**** Selected passage ****
## LSTM Prediction:
- [In Progress:] model tuning

In [None]:
# define data paths:
feature_path = 'data/Germany/input_data.csv'
target_path = 'data/Germany/heads.csv'

### Functions for data preprocessing and feature engineering:

In [None]:
def read_data(target_path, feature_path):
    
    '''
    Function: reads in target and feature data into dataframes
    
    Arguments:
        * target_path: path to target data
        * feature path: path to feature data
    
    Return: 
        * df: dataframe combining feature and target data
    
    '''
    
    # read feature data
    df_X = pd.read_csv(feature_path)
    df_X = df_X.set_index('time')
    df_X.index = pd.to_datetime(df_X.index)

    # filter feature data for data within training period
    df_X = df_X[(df_X.index>='2002-05-01' )& (df_X.index<='2016-12-31')]

    # read target data
    df_y = pd.read_csv(target_path)
    df_y = df_y.set_index('Date')
    df_y.index = pd.to_datetime(df_y.index)
    df_y.index = df_y.index.rename('time')
    df_y = df_y[(df_y.index>=df_X.index[0])]

    df = pd.concat([df_X, df_y], axis=1)
    
    return df


### Feature Engineering:
class engineer_features():
    '''
    Class to perform various types of feature engineering, new functions to be added
    '''
    def __init__(self, df):
        self.df = df
    
    def year_signal(self):
        timestamp_s = self.df.index.map(pd.Timestamp.timestamp)
        day = 24*60*60
        year = (365.2425)*day

        self.df['Year sin'] = np.sin(timestamp_s * (2 * np.pi / year))
        self.df['Year cos'] = np.cos(timestamp_s * (2 * np.pi / year))
        
        # visualize year signal:
        plt.plot(np.array(df['Year sin'])[:300])
        plt.plot(np.array(df['Year cos'])[:300])
        plt.xlabel('Time [h]')
        plt.title('Year signal')
        plt.show()
        
    def lag_features(self, features):
        # create lag feature
        for j in features:
            temps = pd.DataFrame(self.df[j].values)
            shifted = temps.shift(1)
            for k in lags:
                window, means = {}, {}
                window["{}".format(k)] = shifted.rolling(window=k)
                means["{}".format(k)] = window["{}".format(k)].mean()
                self.df["{}_avg_{}".format(j,k)]=means["{}".format(k)].to_numpy()


        # drop missing values after creating lag features
        self.df.dropna(inplace = True)
    
def split(df, val_year, test_year):
    '''
    helper function to split dataset into train-val-test sets
    '''
    
    train_df = df[df.index < val_year]
    val_df = df[(df.index >= val_year) & (df.index < test_year)]
    test_df = df[(df.index >= test_year)]
    
    return train_df, val_df, test_df

class Standardize():
    def __init__(self, train_df, val_df, test_df, target_col):
        self.train_df = train_df
        self.val_df = val_df
        self.test_df = test_df
        self.train_mean = self.train_df.mean()
        self.train_std = self.train_df.std()
**** Data section ****
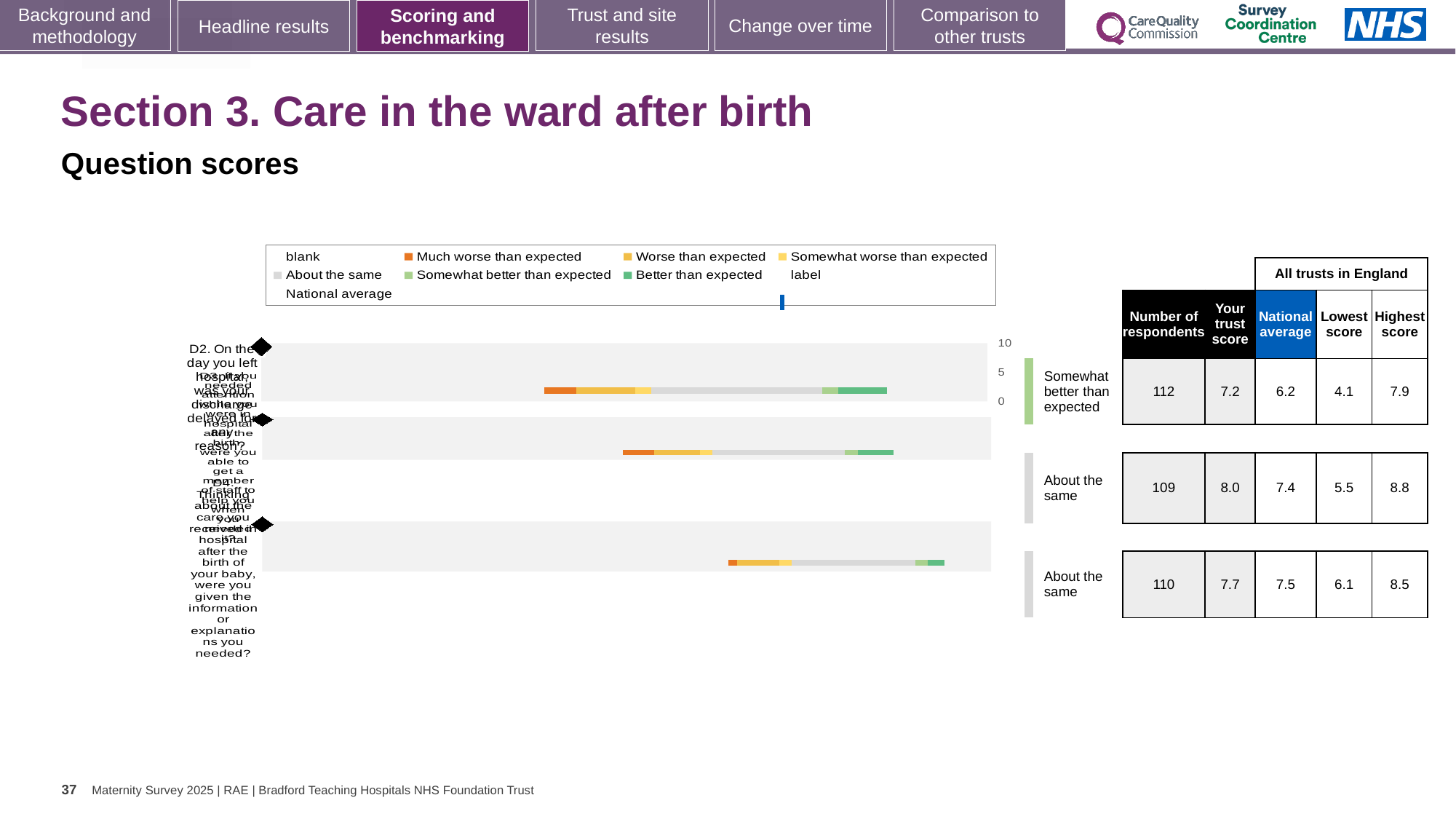
For the top row, what is the difference between 'Your trust score' and the national average? 1.0 Which row of the table is rated 'Somewhat better than expected'? the top row In the table, what is the number of respondents for the top row? 112 In the table, what is the highest score for the bottom row? 8.5 For the bottom row, is 'Your trust score' higher or lower than the national average? higher In the table, what is the national average for the middle row? 7.4 Which row of the table has the lowest 'Lowest score'? the top row (4.1) Which row of the table has the highest 'Your trust score'? the middle row (8.0) In the table, what is 'Your trust score' for the top row? 7.2 How many bars (questions) are plotted in the chart? 3 What kind of chart is shown on the slide? bar chart What does the blue marker in the legend represent? National average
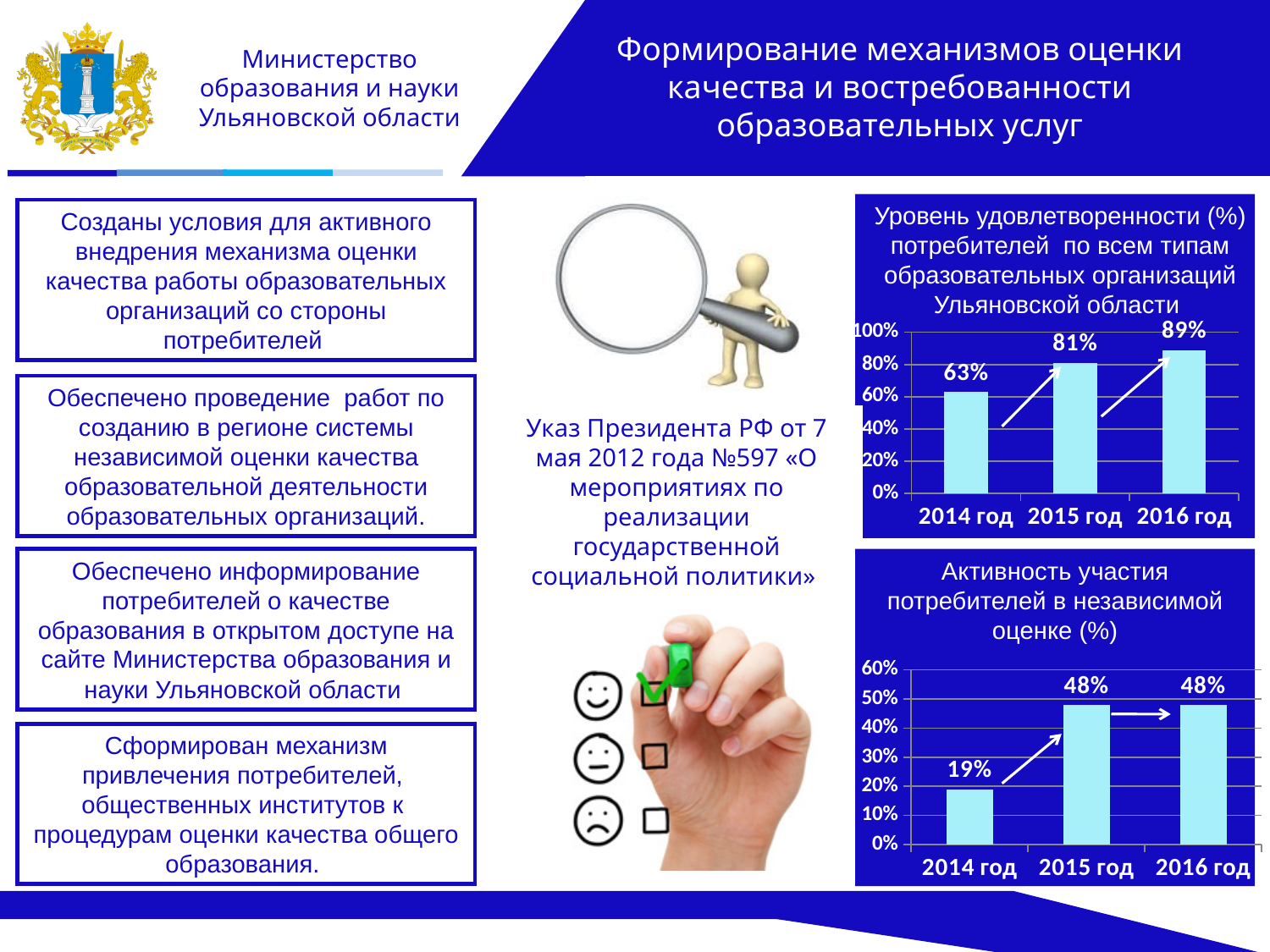
In the top-right chart (Уровень удовлетворенности), what is the difference between the 2016 год and 2014 год values? 26% In the top-right chart (Уровень удовлетворенности), what is the value for 2014 год? 63% In the top-right chart (Уровень удовлетворенности), what is the value for 2016 год? 89% In the bottom-right chart (Активность участия), what is the value for 2014 год? 19% In the bottom-right chart (Активность участия), what is the value for 2015 год? 48% In the bottom-right chart (Активность участия), is the value for 2015 год greater or less than 40%? greater In the top-right chart (Уровень удовлетворенности), how many years are plotted? 3 What type of chart is the bottom-right chart (Активность участия)? bar chart In the top-right chart (Уровень удовлетворенности), do the values rise or fall from 2014 год to 2016 год? rise In the top-right chart (Уровень удовлетворенности), which year has the lowest value? 2014 год In the bottom-right chart (Активность участия), what is the difference between the 2015 год and 2014 год values? 29% In the bottom-right chart (Активность участия), which year has the lowest value? 2014 год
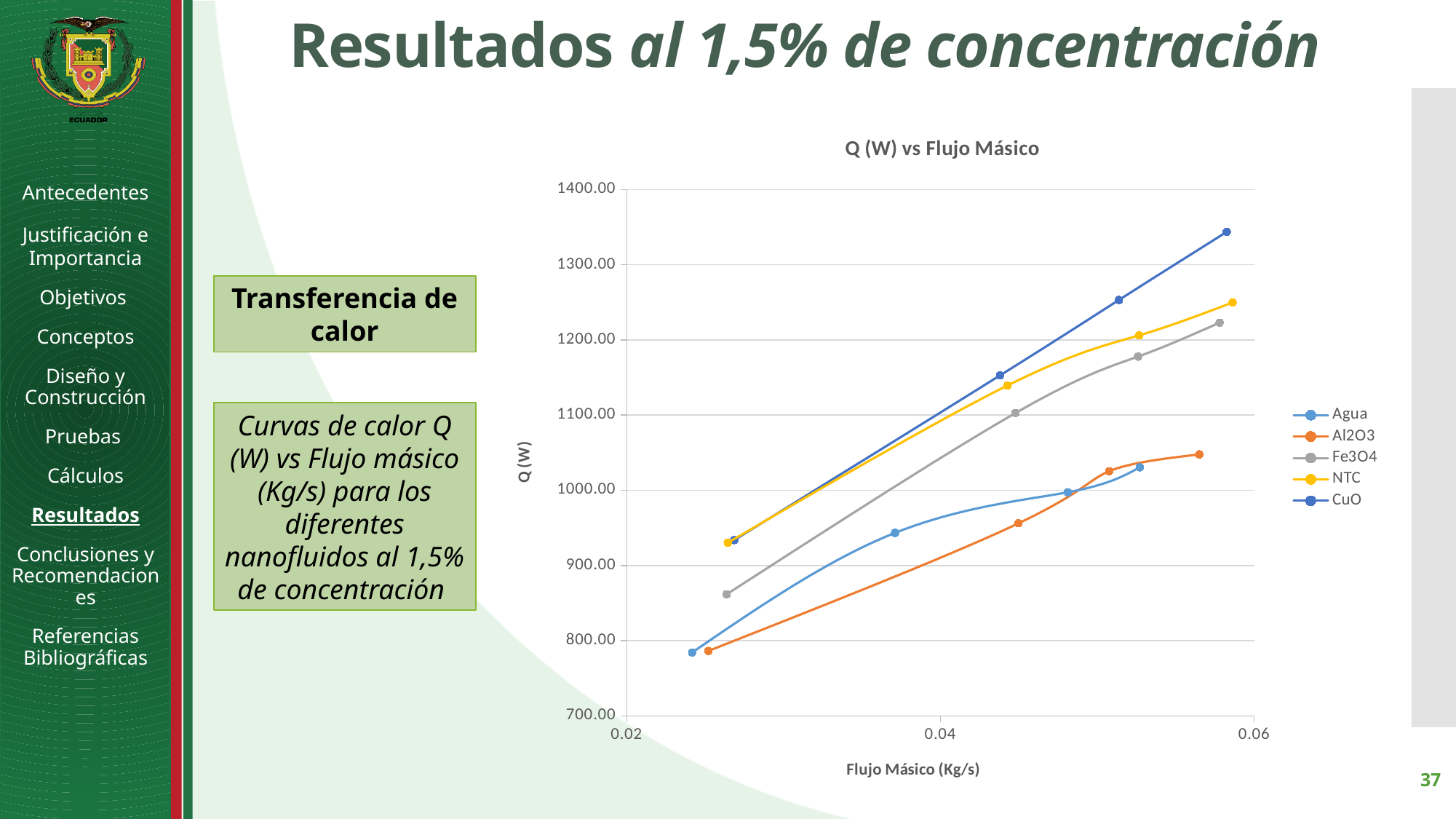
What is the label of the x axis? Flujo Másico (Kg/s) What is the title of the chart? Q (W) vs Flujo Másico Is the highest value of the CuO series greater or less than 1300? greater Do the Q (W) values for the CuO series rise or fall as Flujo Másico increases? rise Which series reaches the highest Q (W) value on the chart? CuO Is the last (rightmost) value of the Agua series greater or less than 1000? greater How many series does the legend list? 5 How many data points are plotted for the Agua series? 4 At their rightmost points, which series has the larger Q (W) value, Fe3O4 or Al2O3? Fe3O4 What kind of chart is shown on the slide? line chart At their rightmost points, which series has the larger Q (W) value, CuO or NTC? CuO Is the first (leftmost) value of the Fe3O4 series greater or less than 900? less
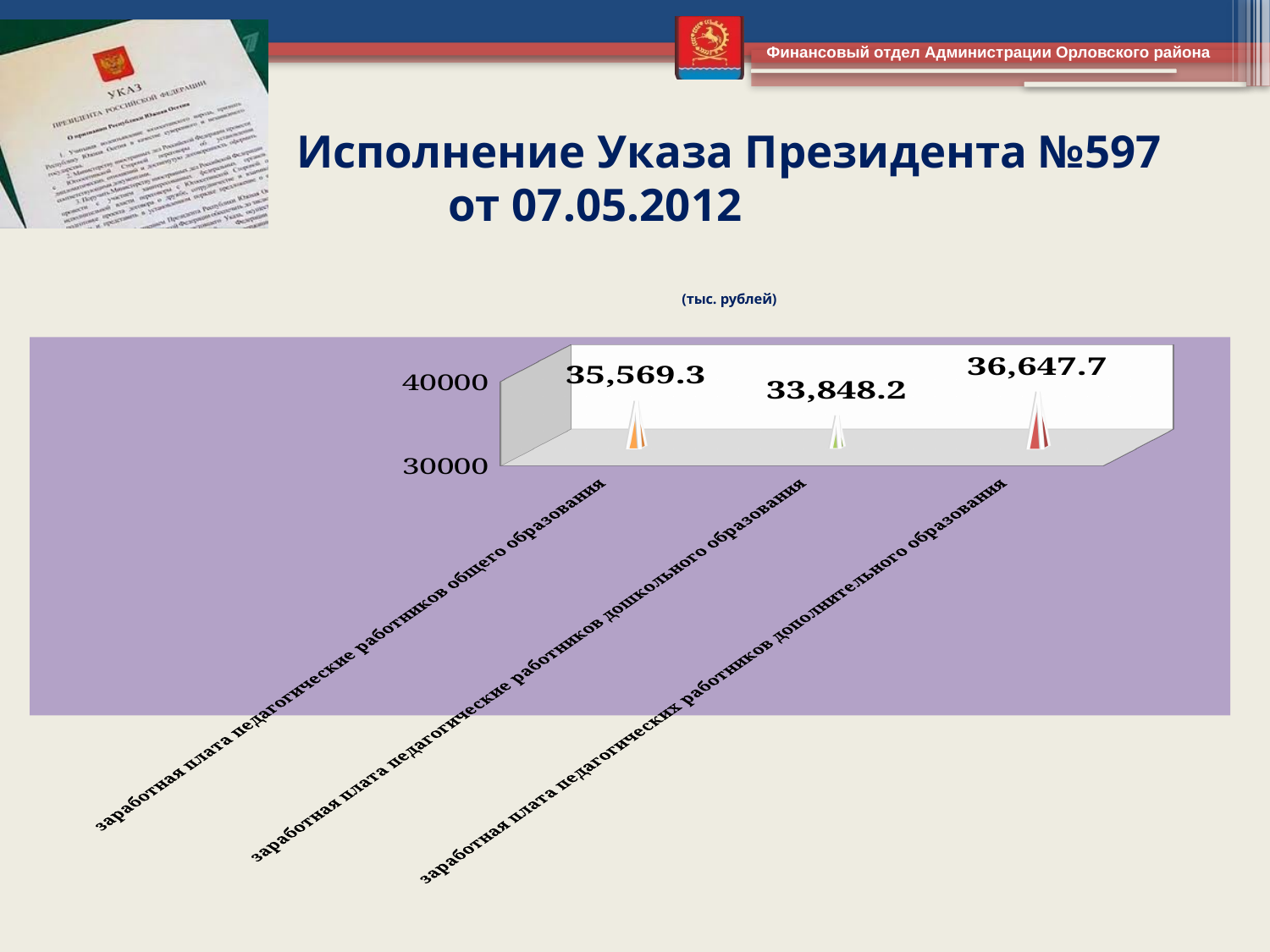
Which category has the lowest value? заработная плата педагогических работников дошкольного образования What is the difference between the value for дополнительного образования and the value for общего образования? 1,078.4 What is the value for заработная плата педагогических работников дополнительного образования? 36,647.7 What unit is indicated above the chart? тыс. рублей What is the value for заработная плата педагогических работников общего образования? 35,569.3 What is the value for заработная плата педагогических работников дошкольного образования? 33,848.2 How many categories are shown in the chart? 3 Is the value for дошкольного образования greater or less than 30000? greater Which category has the highest value? заработная плата педагогических работников дополнительного образования Which is larger: the value for общего образования or the value for дошкольного образования? общего образования What kind of chart is shown on the slide? bar chart What is the difference between the value for общего образования and the value for дошкольного образования? 1,721.1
****
* How to complete this task: Please update the stretch of the LSTM code from "df_X.index = pd.to_datetime(df_X.index)" through "pd.concat([df_X, df_y], axis=1)", changing every "df_y" to "df_target".

* Reply to the exercise:
df_X.index = pd.to_datetime(df_X.index)

    # filter feature data for data within training period
    df_X = df_X[(df_X.index>='2002-05-01' )& (df_X.index<='2016-12-31')]

    # read target data
    df_target = pd.read_csv(target_path)
    df_target = df_target.set_index('Date')
    df_target.index = pd.to_datetime(df_target.index)
    df_target.index = df_target.index.rename('time')
    df_target = df_target[(df_target.index>=df_X.index[0])]

    df = pd.concat([df_X, df_target], axis=1)